— BEGIN Stored rows —

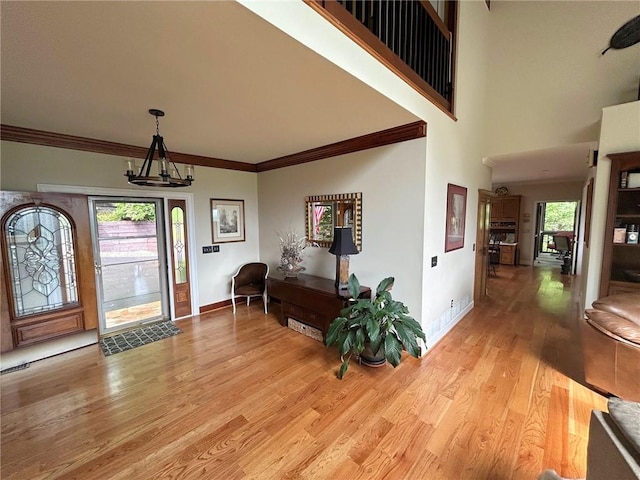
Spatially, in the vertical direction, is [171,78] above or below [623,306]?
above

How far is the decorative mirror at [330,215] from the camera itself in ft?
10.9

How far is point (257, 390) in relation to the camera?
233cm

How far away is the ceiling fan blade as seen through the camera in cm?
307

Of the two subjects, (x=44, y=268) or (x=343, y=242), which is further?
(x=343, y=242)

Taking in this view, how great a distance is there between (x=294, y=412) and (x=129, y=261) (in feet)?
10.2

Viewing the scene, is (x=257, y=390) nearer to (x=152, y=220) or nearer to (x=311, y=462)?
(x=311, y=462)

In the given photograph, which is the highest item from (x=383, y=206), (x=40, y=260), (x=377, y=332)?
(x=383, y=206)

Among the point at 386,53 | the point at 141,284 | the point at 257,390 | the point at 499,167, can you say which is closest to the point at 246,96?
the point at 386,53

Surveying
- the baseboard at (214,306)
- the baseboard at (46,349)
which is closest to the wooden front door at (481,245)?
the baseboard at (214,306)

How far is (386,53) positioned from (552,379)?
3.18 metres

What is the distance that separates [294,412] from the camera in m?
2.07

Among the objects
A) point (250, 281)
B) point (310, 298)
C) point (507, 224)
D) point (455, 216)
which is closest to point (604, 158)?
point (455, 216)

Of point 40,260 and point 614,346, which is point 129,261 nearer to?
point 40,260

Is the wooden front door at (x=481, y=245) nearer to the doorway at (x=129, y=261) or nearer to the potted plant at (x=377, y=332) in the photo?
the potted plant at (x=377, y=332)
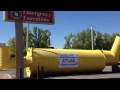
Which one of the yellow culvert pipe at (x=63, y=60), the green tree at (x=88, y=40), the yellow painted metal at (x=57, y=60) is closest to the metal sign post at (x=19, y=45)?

— END Stored rows —

■ **Task directions**: Extract every line of the data exactly; pictures stay out.

■ **Task solution**:
Spatially, in the vertical direction, is [171,78] above or below [623,306]?
above

How far is the decorative mirror at [330,215] from the camera itself in ft?
10.9

How far is point (257, 390) in relation to the camera?
233cm

How far away is the ceiling fan blade as seen through the camera in cm?
307

Of the two subjects, (x=44, y=268) or (x=343, y=242), which is further?
(x=343, y=242)

Taking in this view, how great a distance is there between (x=294, y=412) and (x=129, y=261) (in feet)?
10.2

Viewing the scene, is (x=257, y=390) nearer to (x=152, y=220) or nearer to (x=311, y=462)?
(x=311, y=462)

In the given photograph, which is the highest item from (x=383, y=206), (x=40, y=260), (x=377, y=332)?
(x=383, y=206)

Among the point at 386,53 | the point at 141,284 | the point at 257,390 | the point at 499,167, can you say which is closest to the point at 246,96?
the point at 386,53

Surveying
- the baseboard at (214,306)
- the baseboard at (46,349)
which is closest to the wooden front door at (481,245)?
the baseboard at (214,306)

How far is (386,53) positioned from (552,379)?
3.18 metres

What is the distance that separates [294,412] from the camera in m?
2.07

Among the objects
A) point (250, 281)
B) point (310, 298)
C) point (507, 224)
D) point (455, 216)
which is closest to point (604, 158)?
point (455, 216)

Of point 40,260 and point 614,346, which is point 129,261 nearer to?
point 40,260

Is the wooden front door at (x=481, y=245) nearer to the doorway at (x=129, y=261) or nearer to the potted plant at (x=377, y=332) in the photo?
the potted plant at (x=377, y=332)
Which one of the yellow culvert pipe at (x=63, y=60), the green tree at (x=88, y=40), the yellow painted metal at (x=57, y=60) is closest to the metal sign post at (x=19, y=45)?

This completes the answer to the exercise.